[Written task]
Copy the records word for word, starting at the line with "How far do left=224, top=220, right=254, bottom=279: horse" and ending at the line with "Answer: the point", both lines included. Leave out the pictures.

[Dataset]
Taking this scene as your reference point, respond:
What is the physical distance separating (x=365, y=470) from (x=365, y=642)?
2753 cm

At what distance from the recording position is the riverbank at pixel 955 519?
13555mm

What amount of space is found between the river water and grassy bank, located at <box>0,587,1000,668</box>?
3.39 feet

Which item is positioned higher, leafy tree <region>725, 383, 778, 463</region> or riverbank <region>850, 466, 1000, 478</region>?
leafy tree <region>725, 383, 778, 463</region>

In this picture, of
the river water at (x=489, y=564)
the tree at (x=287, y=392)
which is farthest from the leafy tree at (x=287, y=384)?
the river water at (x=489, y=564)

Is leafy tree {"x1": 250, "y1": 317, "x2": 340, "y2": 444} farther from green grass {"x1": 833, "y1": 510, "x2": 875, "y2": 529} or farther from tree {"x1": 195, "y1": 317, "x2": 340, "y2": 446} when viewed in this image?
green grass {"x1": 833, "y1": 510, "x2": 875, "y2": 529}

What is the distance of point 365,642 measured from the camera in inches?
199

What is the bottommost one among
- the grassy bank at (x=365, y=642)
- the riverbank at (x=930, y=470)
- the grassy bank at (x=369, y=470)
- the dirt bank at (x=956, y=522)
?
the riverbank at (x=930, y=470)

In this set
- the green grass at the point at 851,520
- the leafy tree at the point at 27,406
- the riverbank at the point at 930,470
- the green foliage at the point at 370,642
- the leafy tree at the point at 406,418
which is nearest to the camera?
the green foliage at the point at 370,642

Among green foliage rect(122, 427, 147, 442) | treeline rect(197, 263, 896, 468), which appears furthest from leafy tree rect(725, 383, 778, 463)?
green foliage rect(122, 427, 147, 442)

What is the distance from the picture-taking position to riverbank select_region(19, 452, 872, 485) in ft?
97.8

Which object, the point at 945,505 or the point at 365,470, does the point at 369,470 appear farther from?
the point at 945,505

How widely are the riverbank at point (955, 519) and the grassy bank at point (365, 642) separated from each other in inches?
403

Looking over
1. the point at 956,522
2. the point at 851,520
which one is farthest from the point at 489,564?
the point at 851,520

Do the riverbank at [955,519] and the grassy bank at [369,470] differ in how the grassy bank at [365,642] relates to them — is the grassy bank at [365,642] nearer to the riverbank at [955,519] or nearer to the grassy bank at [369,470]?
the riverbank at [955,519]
--
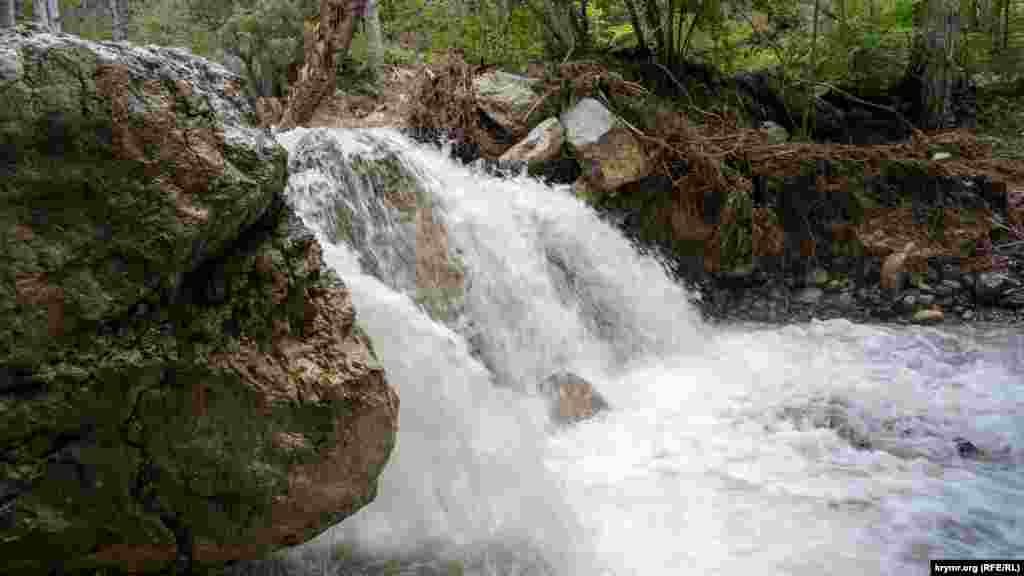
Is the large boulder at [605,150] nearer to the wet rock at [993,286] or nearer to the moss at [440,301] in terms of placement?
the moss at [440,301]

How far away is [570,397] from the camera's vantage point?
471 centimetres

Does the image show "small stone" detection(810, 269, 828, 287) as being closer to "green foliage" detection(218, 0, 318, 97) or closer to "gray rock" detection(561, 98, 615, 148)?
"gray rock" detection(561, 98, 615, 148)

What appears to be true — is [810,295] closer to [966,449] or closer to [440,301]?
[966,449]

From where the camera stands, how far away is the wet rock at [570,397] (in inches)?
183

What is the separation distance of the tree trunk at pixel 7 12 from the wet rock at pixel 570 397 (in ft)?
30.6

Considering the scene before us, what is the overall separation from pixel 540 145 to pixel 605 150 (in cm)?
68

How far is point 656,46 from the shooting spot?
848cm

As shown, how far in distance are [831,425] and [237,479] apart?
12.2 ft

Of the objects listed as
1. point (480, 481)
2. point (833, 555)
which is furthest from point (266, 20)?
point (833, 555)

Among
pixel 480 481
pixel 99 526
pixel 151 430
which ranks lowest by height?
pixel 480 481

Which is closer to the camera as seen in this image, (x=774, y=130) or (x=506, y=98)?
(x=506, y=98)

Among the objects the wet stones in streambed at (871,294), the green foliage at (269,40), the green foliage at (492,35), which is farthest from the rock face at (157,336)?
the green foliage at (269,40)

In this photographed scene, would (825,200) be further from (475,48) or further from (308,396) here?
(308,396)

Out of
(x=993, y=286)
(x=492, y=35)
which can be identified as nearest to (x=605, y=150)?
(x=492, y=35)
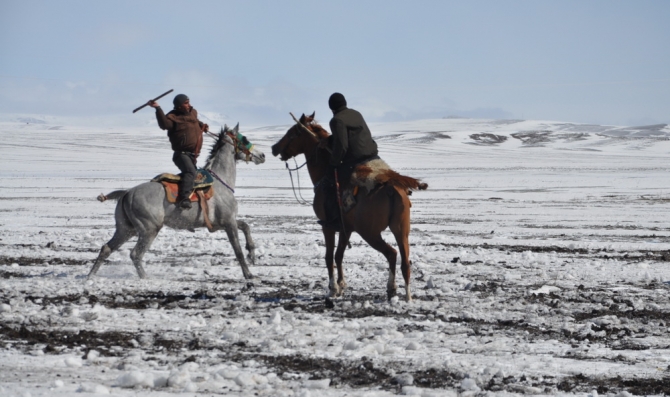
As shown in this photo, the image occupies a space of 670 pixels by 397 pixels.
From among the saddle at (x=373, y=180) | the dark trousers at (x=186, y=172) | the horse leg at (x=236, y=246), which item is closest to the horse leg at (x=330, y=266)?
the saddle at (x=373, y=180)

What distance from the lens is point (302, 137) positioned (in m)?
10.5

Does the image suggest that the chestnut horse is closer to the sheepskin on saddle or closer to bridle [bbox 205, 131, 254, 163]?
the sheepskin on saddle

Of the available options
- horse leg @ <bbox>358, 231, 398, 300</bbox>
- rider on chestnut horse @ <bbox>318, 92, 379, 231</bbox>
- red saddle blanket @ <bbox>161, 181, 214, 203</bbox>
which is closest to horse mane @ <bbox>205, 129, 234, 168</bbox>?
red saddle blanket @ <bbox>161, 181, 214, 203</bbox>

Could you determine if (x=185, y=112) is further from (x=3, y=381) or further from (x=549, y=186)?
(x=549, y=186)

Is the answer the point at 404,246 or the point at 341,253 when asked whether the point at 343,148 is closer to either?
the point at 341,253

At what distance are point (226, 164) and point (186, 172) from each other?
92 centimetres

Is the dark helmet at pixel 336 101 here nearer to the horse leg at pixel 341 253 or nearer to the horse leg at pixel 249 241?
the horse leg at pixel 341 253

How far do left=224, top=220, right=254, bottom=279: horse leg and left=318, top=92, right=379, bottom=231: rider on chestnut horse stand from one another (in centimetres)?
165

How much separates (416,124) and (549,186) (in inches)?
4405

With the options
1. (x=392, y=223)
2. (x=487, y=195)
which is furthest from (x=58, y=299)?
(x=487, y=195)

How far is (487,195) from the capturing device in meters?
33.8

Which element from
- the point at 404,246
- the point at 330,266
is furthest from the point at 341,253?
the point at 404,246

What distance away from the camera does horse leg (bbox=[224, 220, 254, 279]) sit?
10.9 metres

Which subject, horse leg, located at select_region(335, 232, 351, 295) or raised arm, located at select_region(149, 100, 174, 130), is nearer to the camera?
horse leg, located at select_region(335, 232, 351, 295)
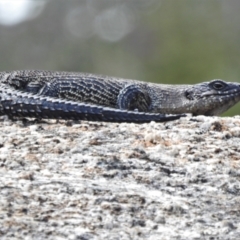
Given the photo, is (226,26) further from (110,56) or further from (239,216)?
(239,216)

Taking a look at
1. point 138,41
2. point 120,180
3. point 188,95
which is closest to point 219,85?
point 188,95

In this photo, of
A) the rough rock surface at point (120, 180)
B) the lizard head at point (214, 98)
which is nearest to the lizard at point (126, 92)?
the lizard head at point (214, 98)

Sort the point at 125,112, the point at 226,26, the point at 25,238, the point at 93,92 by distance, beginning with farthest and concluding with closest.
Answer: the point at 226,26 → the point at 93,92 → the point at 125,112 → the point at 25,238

[Full output]
How far do left=224, top=220, right=254, bottom=279: horse leg and left=318, top=92, right=379, bottom=231: rider on chestnut horse stand from one another (in centimetres)?
165

How much separates (416,124) and (549,186) (in inches)?
4405

With the options
1. (x=392, y=223)
2. (x=487, y=195)
which is furthest from (x=58, y=299)?
(x=487, y=195)

How far is (487,195) from the capturing device in meters?
33.8

Which element from
- the point at 404,246
- the point at 330,266
is furthest from the point at 341,253?
the point at 404,246

What distance away from the camera does horse leg (bbox=[224, 220, 254, 279]) sit?
10.9 metres

Which subject, horse leg, located at select_region(335, 232, 351, 295) or raised arm, located at select_region(149, 100, 174, 130), is nearer to the camera?
horse leg, located at select_region(335, 232, 351, 295)
Given the photo, is (226,26) further from (110,56) or further from (239,216)?
(239,216)

Taking a look at
1. point 138,41
2. point 120,180
3. point 188,95
which is closest to point 219,85?
point 188,95

In this photo, of
A) the rough rock surface at point (120, 180)
B) the lizard head at point (214, 98)
which is nearest to the lizard at point (126, 92)?
the lizard head at point (214, 98)

Sort the point at 125,112, the point at 226,26, the point at 25,238, the point at 93,92 by distance, beginning with farthest and concluding with closest.
Answer: the point at 226,26 → the point at 93,92 → the point at 125,112 → the point at 25,238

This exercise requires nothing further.